Pemain yang lain pun mampu menghipnotis saya denga penampilan mereka. Sebut saja, Alison Elliot yang mampu mebawakan tokoh Millie yang sekarat tapi tetap memancarkan kehidupan. Linus Roache yang lebih pintar lagi menampilkan sosok Merton yang dihadapkan pada persimpangan perasaan. Bahkan Charlote Rampling sekalipun, yang hanya mendapat peran kecil sebagai bibinya Kate, cukup mampu memuaskan saya dengan penampilannya sebagai wanita dingin, kaku, tapi tetap menyiratkan sayang. Terlebih, semua pemain tidak bermain klise di sini, justru penampilan-penampilan mereka bisa dibilang super (untuk ukuran romantis) dan di atas rata-rata.

Dari penokohannya, sebenarnya bisa dilihat betapa Henry James (sang novelis) dengan pintar telah menyuguhkan tokoh-tokoh yang mengemban nilai-nilai berbeda bagi novelnya. Lantas bagaimana dengan “romantis”-nya? Seperti yang sudah saya katakan di awal-awal, kemesraan di film ini lebih pada intensitas hubungan antar tokohnya, bukan adegan mesra-mesraannya. Dan sebagai tambahan, saya sangat suka pengambaran adegan demi adegan film ini yang menurut saya sangat natural dan tidak over-dramatis.

Tetek Bengek Lain

Layaknya “Pride & Prejudice”, cerita romantis yang mengemban nilai-nilai lebih, film ini berjalan lambat dan cenderung mendayu-dayu. Kalau dibandingkan lebih dalam lagi, film ini berjalan sedikit lebih cepat dan lebih mendayu ketimbang “Pride & Prejudice”. Maka, film ini sangat tidak saya anjurkan buat penonton yang tidak sabaran.

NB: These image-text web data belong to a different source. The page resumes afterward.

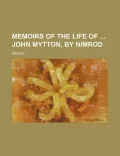 Memoirs of the Life of John Mytton, by Nimrod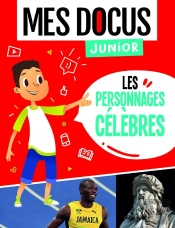 Mes Docus Junior : Les Personnages Célèbres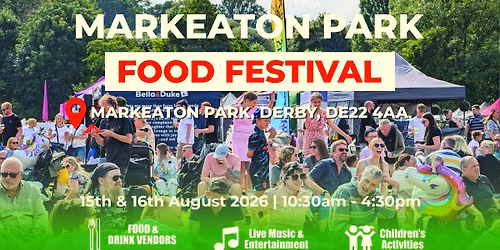 Markeaton Park Food Festival \u2013 Street Food, Live Music & Family Fun (Free Entry)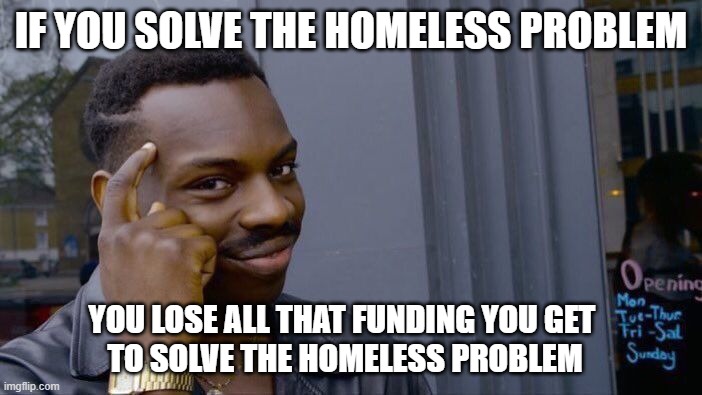 You tryna get me fired?! | IF YOU SOLVE THE HOMELESS PROBLEM; YOU LOSE ALL THAT FUNDING YOU GET 
TO SOLVE THE HOMELESS PROBLEM | image tagged in memes,roll safe think about it | made w/ Imgflip meme maker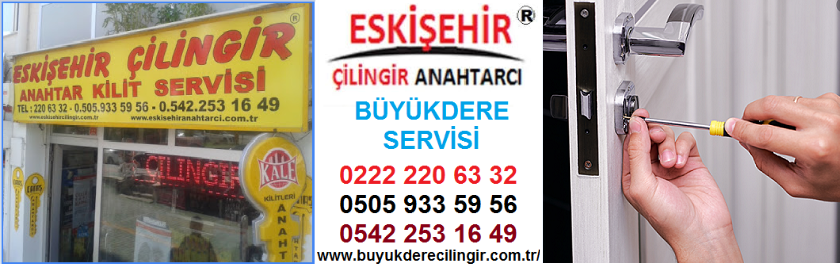 eskişehir çilingir büyükdere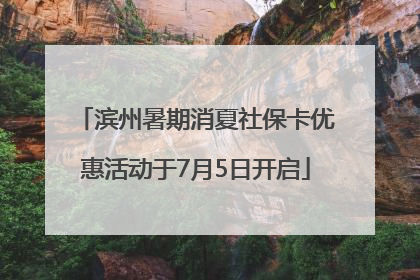 滨州暑期消夏社保卡优惠活动于7月5日开启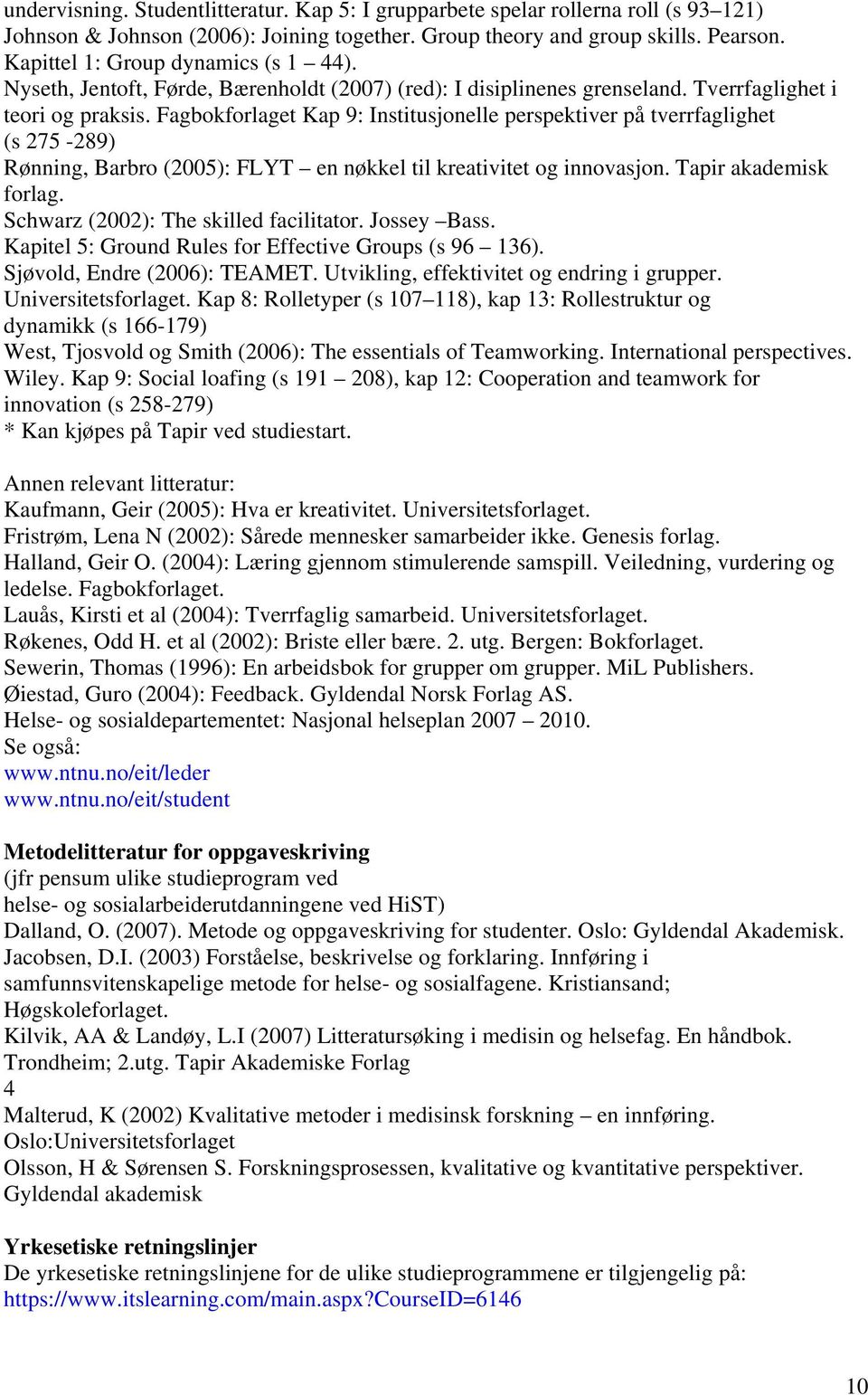 Fagbokforlaget Kap 9: Institusjonelle perspektiver på tverrfaglighet (s 275-289) Rønning, Barbro (2005): FLYT en nøkkel til kreativitet og innovasjon. Tapir akademisk forlag.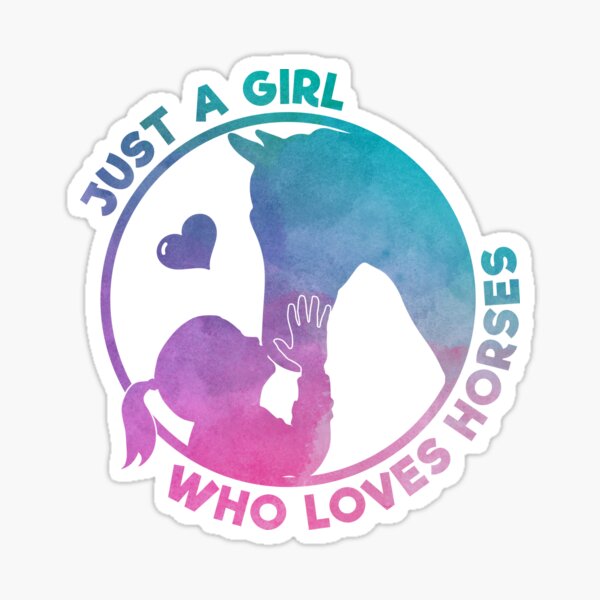 Equestrian Women Girls Love Their Horses Gift Sticker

Sebagai tambahan kecil, ada adegan seks yang menampilkan tubuh full-frontal bugil Helena Bonham Carter (yang sebenarnya gak tampak-tampak amat). Sebenarnya adegan ini tidak terlalu penting, tapi berterima kasih lah karena sang sutradara sendiri memasangnya pada posisi yang tidak menganggu. Secara garis besar, ini termasuk film roman - period yang menurut saya sanga bagus. Lebih jauh lagi, penampilan pemain, penyajian adegan, dan nilai-nilai lebih yang diemban sangat mampu menutupi tema utama film ini yang sebenarnya cukup klise.

Untuk urusan skor, film ini saya beri skor yang sama dengan “Pride & Prejudice” (walaupun saya belum tulis resensi-nya).